## Goal of the exercise
Rewrite the entries starting at the line containing "From this image, can" and ending at the final entry, changing "wooden closet door" to "wooden wardrobe door" and leaving all else unchanged; omit the pictures from your answer.

---------- Given data

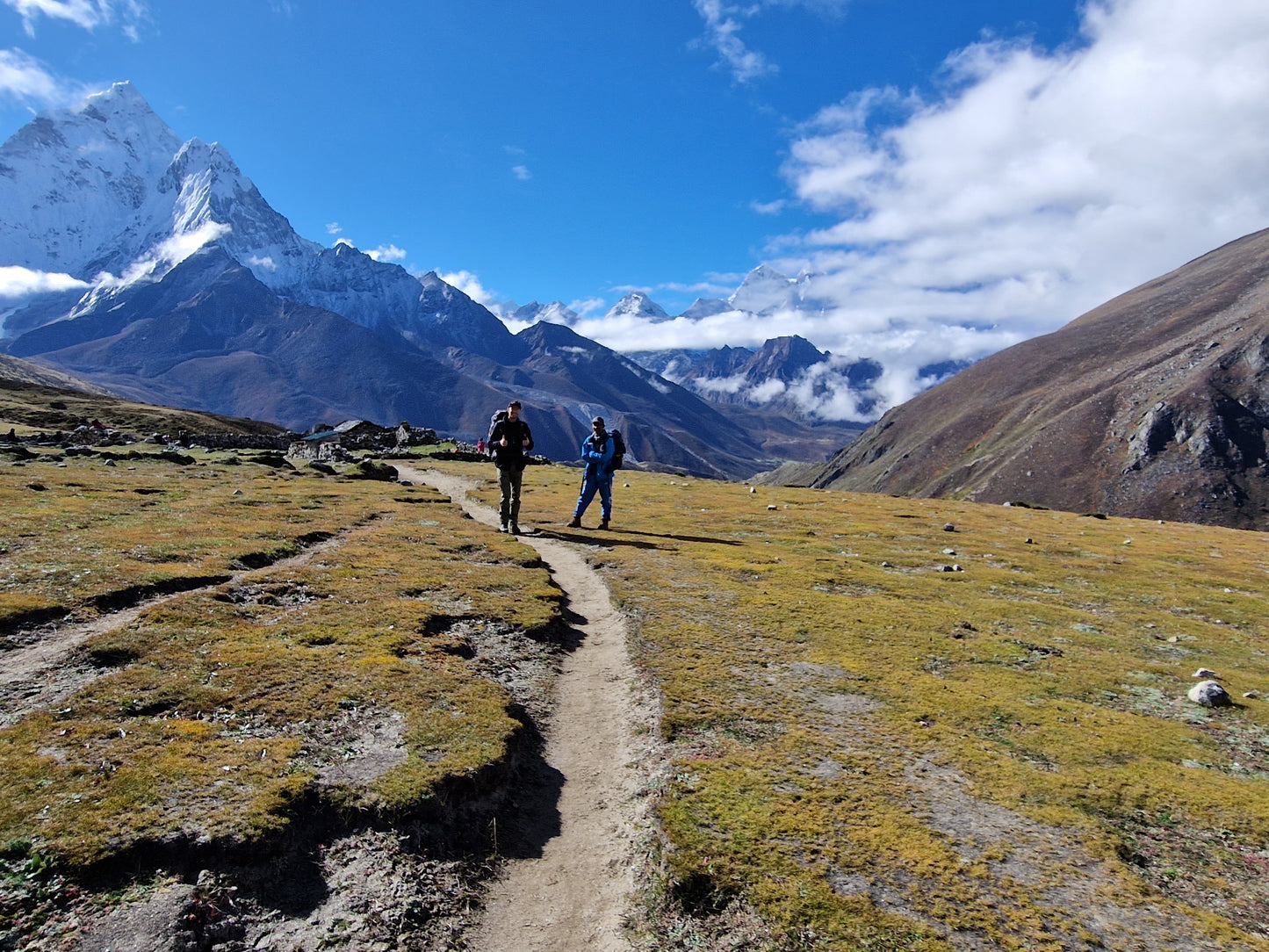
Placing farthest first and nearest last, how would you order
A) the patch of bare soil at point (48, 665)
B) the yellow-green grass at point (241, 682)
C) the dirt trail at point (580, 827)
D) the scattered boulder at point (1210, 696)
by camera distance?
the scattered boulder at point (1210, 696), the patch of bare soil at point (48, 665), the yellow-green grass at point (241, 682), the dirt trail at point (580, 827)

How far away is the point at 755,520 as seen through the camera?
3600cm

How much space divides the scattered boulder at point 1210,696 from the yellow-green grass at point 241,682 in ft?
42.5

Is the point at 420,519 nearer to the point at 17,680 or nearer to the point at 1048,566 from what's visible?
the point at 17,680

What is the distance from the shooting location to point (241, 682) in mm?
10555

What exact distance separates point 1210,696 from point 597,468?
21.8 metres

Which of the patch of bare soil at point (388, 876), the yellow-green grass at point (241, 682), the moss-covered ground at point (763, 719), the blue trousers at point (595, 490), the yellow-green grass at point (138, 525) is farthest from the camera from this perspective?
the blue trousers at point (595, 490)

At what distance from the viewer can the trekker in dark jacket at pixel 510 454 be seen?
86.8 feet

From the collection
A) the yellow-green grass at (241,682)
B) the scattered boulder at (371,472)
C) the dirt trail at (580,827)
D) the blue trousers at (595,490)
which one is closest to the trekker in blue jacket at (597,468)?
the blue trousers at (595,490)

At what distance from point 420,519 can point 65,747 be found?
825 inches

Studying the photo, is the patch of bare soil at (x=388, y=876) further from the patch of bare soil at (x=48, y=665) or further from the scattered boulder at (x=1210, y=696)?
the scattered boulder at (x=1210, y=696)

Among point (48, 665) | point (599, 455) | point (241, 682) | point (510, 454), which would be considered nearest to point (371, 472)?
point (510, 454)

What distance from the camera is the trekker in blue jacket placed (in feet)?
94.0

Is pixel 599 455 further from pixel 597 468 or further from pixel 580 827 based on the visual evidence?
pixel 580 827

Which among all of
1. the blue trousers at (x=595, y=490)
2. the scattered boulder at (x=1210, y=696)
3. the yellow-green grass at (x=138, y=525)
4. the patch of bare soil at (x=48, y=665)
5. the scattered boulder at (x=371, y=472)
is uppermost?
the blue trousers at (x=595, y=490)
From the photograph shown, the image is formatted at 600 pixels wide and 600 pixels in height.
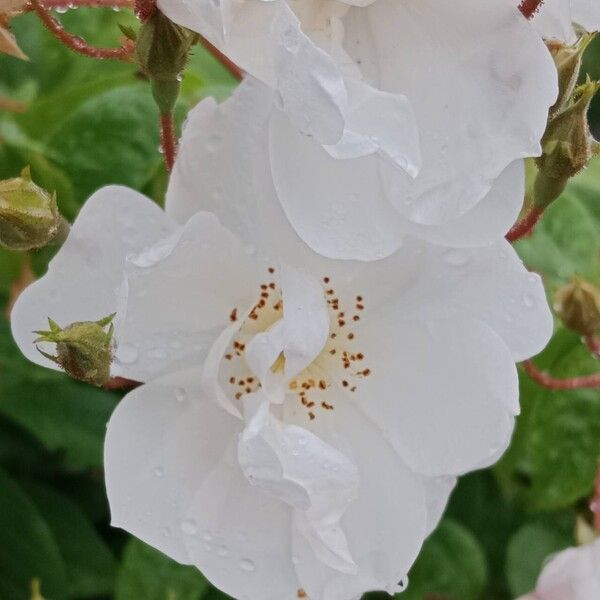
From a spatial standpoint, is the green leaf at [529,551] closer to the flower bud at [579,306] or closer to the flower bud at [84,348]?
the flower bud at [579,306]

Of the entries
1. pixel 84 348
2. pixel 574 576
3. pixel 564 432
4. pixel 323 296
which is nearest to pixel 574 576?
pixel 574 576

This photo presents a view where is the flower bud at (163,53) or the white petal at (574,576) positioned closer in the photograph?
the flower bud at (163,53)

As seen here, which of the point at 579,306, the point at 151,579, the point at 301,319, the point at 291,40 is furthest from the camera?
the point at 151,579

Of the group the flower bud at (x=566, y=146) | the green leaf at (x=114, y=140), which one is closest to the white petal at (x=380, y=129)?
the flower bud at (x=566, y=146)

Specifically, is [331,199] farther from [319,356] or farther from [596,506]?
[596,506]

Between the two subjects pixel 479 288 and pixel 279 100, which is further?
pixel 479 288
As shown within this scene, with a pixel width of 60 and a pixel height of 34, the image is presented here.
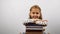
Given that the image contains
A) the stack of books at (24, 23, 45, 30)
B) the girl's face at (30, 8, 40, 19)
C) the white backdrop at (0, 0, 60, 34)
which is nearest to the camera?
the stack of books at (24, 23, 45, 30)

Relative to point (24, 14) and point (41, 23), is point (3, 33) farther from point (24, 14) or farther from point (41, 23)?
point (41, 23)

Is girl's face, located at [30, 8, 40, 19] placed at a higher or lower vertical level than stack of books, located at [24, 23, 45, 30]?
higher

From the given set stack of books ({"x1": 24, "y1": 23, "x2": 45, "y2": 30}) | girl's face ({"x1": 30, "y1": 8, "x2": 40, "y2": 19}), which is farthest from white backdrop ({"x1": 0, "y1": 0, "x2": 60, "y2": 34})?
Answer: stack of books ({"x1": 24, "y1": 23, "x2": 45, "y2": 30})

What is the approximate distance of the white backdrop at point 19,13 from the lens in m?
1.26

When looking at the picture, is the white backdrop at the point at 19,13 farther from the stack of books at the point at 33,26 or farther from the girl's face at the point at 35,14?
the stack of books at the point at 33,26

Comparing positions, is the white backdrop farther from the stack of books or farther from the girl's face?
the stack of books

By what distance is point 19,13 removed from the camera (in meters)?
1.26

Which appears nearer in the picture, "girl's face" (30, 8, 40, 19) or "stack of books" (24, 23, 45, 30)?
"stack of books" (24, 23, 45, 30)

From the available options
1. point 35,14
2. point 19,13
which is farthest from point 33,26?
point 19,13

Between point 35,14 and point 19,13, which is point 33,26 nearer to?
point 35,14

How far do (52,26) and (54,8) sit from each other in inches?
7.6

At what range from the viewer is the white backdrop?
1.26 meters

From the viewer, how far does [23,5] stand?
126 centimetres

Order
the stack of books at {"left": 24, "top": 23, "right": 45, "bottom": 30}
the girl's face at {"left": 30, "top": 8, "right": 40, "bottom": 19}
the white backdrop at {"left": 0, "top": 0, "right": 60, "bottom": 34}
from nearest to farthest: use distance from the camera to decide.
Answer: the stack of books at {"left": 24, "top": 23, "right": 45, "bottom": 30} → the girl's face at {"left": 30, "top": 8, "right": 40, "bottom": 19} → the white backdrop at {"left": 0, "top": 0, "right": 60, "bottom": 34}
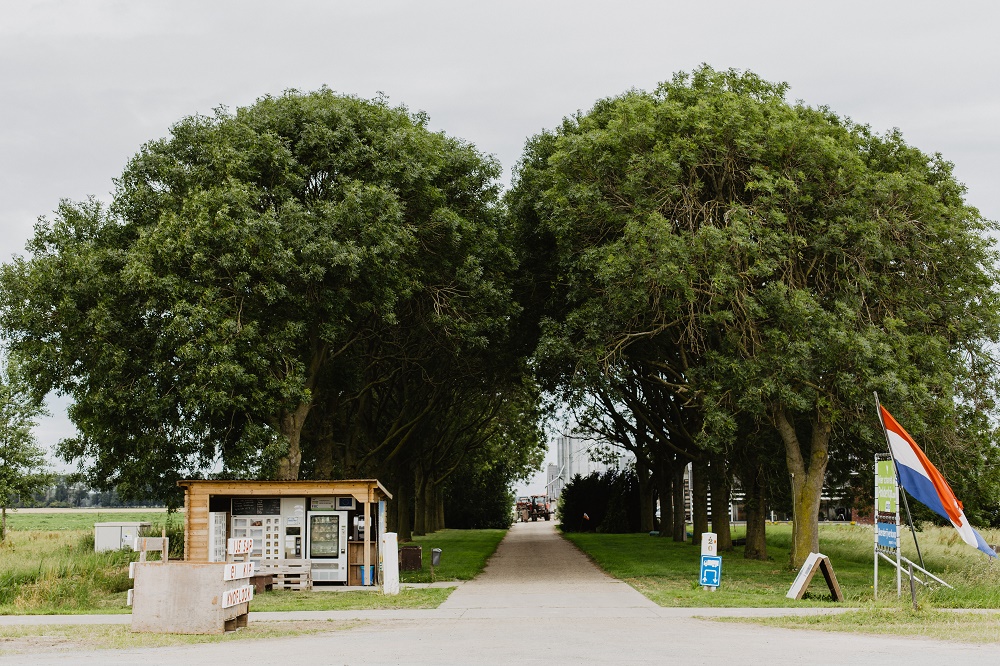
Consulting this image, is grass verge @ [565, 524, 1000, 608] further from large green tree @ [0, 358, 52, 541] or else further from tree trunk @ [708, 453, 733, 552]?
large green tree @ [0, 358, 52, 541]

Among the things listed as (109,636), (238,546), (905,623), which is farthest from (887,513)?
(109,636)

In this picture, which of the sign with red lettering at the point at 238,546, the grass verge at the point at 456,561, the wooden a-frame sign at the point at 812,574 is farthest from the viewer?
the grass verge at the point at 456,561

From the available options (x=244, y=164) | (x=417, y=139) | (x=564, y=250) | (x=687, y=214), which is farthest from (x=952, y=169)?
(x=244, y=164)

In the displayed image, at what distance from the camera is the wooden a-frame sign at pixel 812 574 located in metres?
18.3

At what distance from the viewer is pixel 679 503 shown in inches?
1734

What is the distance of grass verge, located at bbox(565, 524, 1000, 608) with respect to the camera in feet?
59.7

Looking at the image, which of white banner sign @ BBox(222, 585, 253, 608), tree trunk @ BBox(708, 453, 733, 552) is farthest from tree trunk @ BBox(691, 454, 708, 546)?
white banner sign @ BBox(222, 585, 253, 608)

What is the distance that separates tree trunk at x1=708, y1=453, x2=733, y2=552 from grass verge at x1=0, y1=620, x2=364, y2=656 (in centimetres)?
1988

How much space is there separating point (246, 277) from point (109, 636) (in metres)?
11.7

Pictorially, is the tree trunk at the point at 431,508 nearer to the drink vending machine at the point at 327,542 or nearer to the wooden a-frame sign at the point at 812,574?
the drink vending machine at the point at 327,542

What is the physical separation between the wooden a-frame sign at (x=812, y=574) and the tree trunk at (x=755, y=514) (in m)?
13.1

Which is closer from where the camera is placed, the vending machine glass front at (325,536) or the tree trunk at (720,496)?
the vending machine glass front at (325,536)

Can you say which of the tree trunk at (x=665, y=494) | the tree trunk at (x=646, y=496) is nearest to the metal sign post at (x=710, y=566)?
the tree trunk at (x=665, y=494)

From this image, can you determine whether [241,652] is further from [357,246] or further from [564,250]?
[564,250]
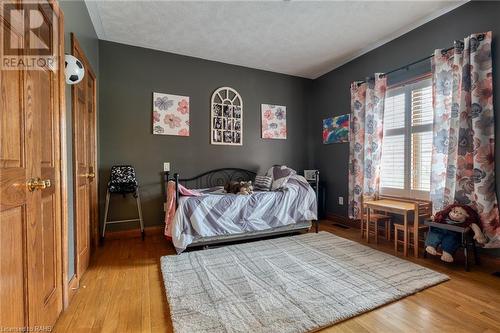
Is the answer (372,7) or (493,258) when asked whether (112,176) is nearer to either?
(372,7)

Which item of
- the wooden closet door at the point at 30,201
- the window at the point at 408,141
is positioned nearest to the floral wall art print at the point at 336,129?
the window at the point at 408,141

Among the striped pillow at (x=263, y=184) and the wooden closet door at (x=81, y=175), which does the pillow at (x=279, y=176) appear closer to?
the striped pillow at (x=263, y=184)

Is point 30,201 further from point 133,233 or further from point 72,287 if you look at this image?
point 133,233

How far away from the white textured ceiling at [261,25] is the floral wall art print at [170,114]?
26.7 inches

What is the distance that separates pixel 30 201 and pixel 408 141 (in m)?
3.49

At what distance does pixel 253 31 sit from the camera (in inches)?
111

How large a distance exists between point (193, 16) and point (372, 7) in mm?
1851

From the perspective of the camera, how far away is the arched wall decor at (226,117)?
3658 millimetres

--------------------

## Output of the exercise
From this image, can you determine whether [241,652] is further from [357,246] or further from [564,250]?
[564,250]
Is the answer (372,7) or (493,258) when asked whether (112,176) is nearer to either?
(372,7)

Which item of
- the wooden wardrobe door at the point at 30,201
- the window at the point at 408,141
is positioned nearest to the floral wall art print at the point at 336,129?
the window at the point at 408,141

Among the striped pillow at (x=263, y=184) and the wooden wardrobe door at (x=81, y=175), which does the pillow at (x=279, y=176) appear closer to?
the striped pillow at (x=263, y=184)

Is point 30,201 further from point 133,233 or further from point 72,287 if you look at this image?
point 133,233

How far away from the white textured ceiling at [261,25] is the floral wall art print at [170,114]?
26.7 inches

What is the distance that separates pixel 30 201 and pixel 408 141 (in m)?
3.49

At what distance does pixel 253 31 sit from the camera (in inches)?
111

How large a distance exists between point (193, 16) and point (372, 7) in mm?
1851

From the perspective of the camera, how far away is the arched wall decor at (226,117)?
3658 millimetres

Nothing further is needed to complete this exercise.